Last Update April 6, 2011

Welcome

Welcome to the Nanopub, a friendly place serving up nanopublications to critique, customize and share. This site was established to host the very first collection of nanopublications.

Here at the Nanopub you can sample nanopublications and learn more about initiatives to create an infrastructure for this new form of professional communication.

A nanopublication is the smallest unit of publishable information: an assertion about anything that can be uniquely identified and attributed to its author.

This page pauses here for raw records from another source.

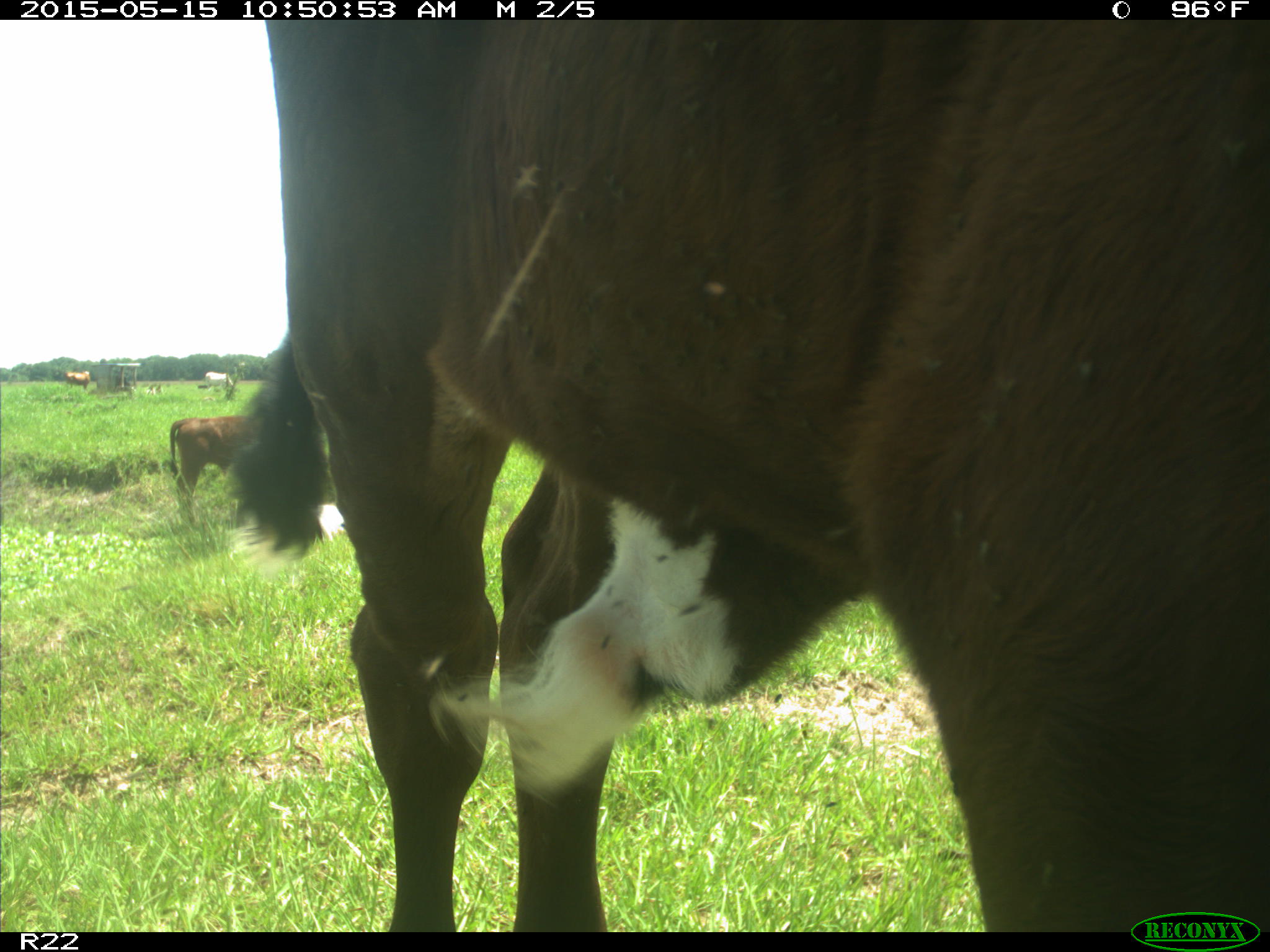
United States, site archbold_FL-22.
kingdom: Animalia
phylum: Chordata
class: Mammalia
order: Artiodactyla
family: Bovidae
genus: Bos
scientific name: Bos taurus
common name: domestic cow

Individual nanopublications can be cited by others and monitored for their impact on the community.

Nanopublications are a natural response to the explosion of high-quality contextual information that overwhelms the capacity of conventional research articles in scholarly communication. With nanopublications, it is possible to disseminate individual data as independent publications with or without an accompanying research article [1,2]. Furthermore, because nanopublications can be attributed and cited, they provide incentives for researchers to make their data available in standard formats that drive data accessibility and interoperability [3].

Nanopublications are intended to complement, not displace, existing modes of peer-reviewed publication and Myles Axton, Editor at Nature Genetics assures us that “NO DATABASES WERE HARMED IN THE MAKING OF THIS REVOLUTION!”.

This website provides example nanopublications to guide early adopters who would like to publish their own data as nanopublications. Enjoy!

The Anatomy of a Nanopublication

A nanopublication has three basic elements [4]:

  1. An assertion whereby two concepts (called the Subject and the Object) are associated (using a third concept called the Predicate).
  2. Metadata regarding Conditions under which the assertion holds.
  3. Metadata regarding the Provenance of the assertion, such as its author, a time-stamp marking when it was created, links to DOIs, URLs, etc.

Nanopublications are based on open standards, and we anticipate the community–driven evolution of nanopublication formats to fit the changing needs of authors and publishers. Nanopublications can be serialized in many different ways, for example using XML and RDF. Standards allow nanopublications to be machine readable, opening the door to many new communication possibilities. Nanopublications allow internet-based search for and retrieval of specific data rather than for documents (that may or may not contain that data) or databases (that often have idiosyncratic data structures). Machine readability of nanopublications aims to enable universal interoperability and the automated discovery of new associations that would otherwise be beyond the capacity of human reasoning.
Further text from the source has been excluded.